Your tasks ▸
a - Based on the passage about recurring suicidal thoughts, say whether each statement agrees with it. Answer yes or no, and quote the deciding words. (i) The writer says that for most people with SI they have talked to, it keeps coming back. (ii) The writer went to the E.R. after starting the current period of treatment. (iii) The writer holds that SI must be treated as an emergency every time it occurs.
b - Carry on the passage about recurring suicidal thoughts, beginning after its final sentence.

Supplied passage ▸
○ ○ ○ ○
When we usually think about someone having suicidal thoughts, it goes like this: A person starts to have suicidal thoughts. It eventually gets bad enough to turn into a crisis. The person gets help, and then the crisis is resolved within days or weeks. But for most people who have had SI that I have talked to, it is a recurring thing. It never actually completely goes away. It’s like a flare-up. Some flare-ups are where the condition gets worse than normal, and then they subside. But for me, and for countless others I am realizing, it never actually subsides all the way. Yes, passive SI is in some way better than active, but as it can be seen, it can still be dangerous. Some say that the more chronic SI one experiences, the more used to the idea they get, which results in them losing their fears around it. It also suggests that if one continues to experience these types of thoughts, that there might unhealed wounds that arise. But something that I am learning is how to identify when the SI gets too much or when it’s just something I need to keep an eye on. Something that I think people think when considering SI, is that it’s a fight or flight every time it occurs. But, you don’t need to respond to it as an emergency EVERY time it occurs. For someone like me, I am far enough into regaining stability on my mental health that I think I am catching onto when it gets bad enough to be concerened; for instance, I went to the E.R. 2 months ago before I started this period of treatment, because I felt unsafe with my SI. But right now, as it happens, I don’t feel unsafe. Because for me, I have had the same thoughts for years now. And for a long time recently, I have been so angry and confused about them; feeling as if every time it happens I take 5 steps back in my recovery. When in reality, I’m not. I need to learn how to accept them as they come, and just do what I can to let those thoughts pass. Because I am unsure, at this point, if they will ever fully subside.
○ ○ ○ ○
Given records ▸
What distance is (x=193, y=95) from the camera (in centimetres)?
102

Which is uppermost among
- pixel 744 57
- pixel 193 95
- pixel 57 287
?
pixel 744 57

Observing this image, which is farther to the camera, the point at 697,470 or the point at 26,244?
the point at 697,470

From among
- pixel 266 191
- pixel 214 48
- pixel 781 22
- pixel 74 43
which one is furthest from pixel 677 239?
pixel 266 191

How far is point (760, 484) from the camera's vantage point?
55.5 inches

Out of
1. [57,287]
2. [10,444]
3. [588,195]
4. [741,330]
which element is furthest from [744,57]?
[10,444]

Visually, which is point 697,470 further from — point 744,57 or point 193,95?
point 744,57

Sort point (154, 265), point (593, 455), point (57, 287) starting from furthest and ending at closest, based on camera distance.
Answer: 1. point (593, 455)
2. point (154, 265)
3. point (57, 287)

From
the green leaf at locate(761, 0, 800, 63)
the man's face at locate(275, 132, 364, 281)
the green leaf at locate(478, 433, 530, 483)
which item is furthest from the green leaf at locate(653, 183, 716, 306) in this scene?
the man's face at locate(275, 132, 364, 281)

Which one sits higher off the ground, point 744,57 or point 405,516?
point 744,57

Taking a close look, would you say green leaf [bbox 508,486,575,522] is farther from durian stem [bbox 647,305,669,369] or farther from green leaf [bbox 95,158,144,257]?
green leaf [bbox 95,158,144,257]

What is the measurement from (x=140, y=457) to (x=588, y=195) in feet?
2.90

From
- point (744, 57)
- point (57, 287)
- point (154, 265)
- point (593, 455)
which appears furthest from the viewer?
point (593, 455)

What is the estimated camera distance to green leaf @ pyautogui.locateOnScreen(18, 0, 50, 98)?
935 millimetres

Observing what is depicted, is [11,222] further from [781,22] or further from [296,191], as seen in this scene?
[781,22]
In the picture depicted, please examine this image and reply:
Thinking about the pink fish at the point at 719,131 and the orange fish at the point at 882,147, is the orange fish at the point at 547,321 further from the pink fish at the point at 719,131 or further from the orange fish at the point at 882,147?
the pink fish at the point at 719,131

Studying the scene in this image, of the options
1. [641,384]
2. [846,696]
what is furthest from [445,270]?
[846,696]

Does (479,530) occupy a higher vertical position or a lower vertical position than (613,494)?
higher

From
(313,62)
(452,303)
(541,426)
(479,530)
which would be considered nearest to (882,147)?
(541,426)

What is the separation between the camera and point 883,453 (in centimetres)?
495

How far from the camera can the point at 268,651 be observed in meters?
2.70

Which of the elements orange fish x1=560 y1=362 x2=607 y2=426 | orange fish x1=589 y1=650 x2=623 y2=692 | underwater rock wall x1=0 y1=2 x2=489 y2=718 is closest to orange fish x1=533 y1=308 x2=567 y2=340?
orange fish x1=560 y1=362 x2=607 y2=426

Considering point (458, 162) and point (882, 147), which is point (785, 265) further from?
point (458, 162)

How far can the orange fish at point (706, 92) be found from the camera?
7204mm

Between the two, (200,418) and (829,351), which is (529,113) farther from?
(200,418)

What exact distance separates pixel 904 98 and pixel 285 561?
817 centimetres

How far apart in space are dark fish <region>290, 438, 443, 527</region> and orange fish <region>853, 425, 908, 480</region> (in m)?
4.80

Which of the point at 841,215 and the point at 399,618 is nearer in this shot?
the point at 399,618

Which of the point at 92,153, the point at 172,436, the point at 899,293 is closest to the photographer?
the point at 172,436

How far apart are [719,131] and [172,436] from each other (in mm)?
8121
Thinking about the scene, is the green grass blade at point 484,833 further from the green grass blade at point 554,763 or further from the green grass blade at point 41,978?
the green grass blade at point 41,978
○ ○ ○ ○
Per-task answers ▸
a -
(i) Yes: "for most people who have had SI that I have talked to, it is a recurring thing."
(ii) No: "I went to the E.R. 2 months ago before I started this period of treatment"
(iii) No: "you don’t need to respond to it as an emergency EVERY time it occurs."

b -
A lot of times now, I do feel nervous or even scared to tell others when they happen, because I am concerned they will instantly want to send me back into a hospital or think that I have regressed so far back into my depression that I am too far gone again. I even feel guilty when they pop up because I feel like I have been doing well, and to have them is as if I just ruined all my progress- especially when I tell someone about them it seems. Like, “Oh shit, I’m admitting defeat.” But I am learning that it isn’t defeat, it just comes with the territory for me: and that’s okay. Maybe when I finally start learning how to love myself more and forgive myself for this ceaseless and unecessary guilt I have harbored, it will pass a little more each day. But for now, I am just trying to accept it, and learn about it by doing research, and being compassionate with myself even when it happens.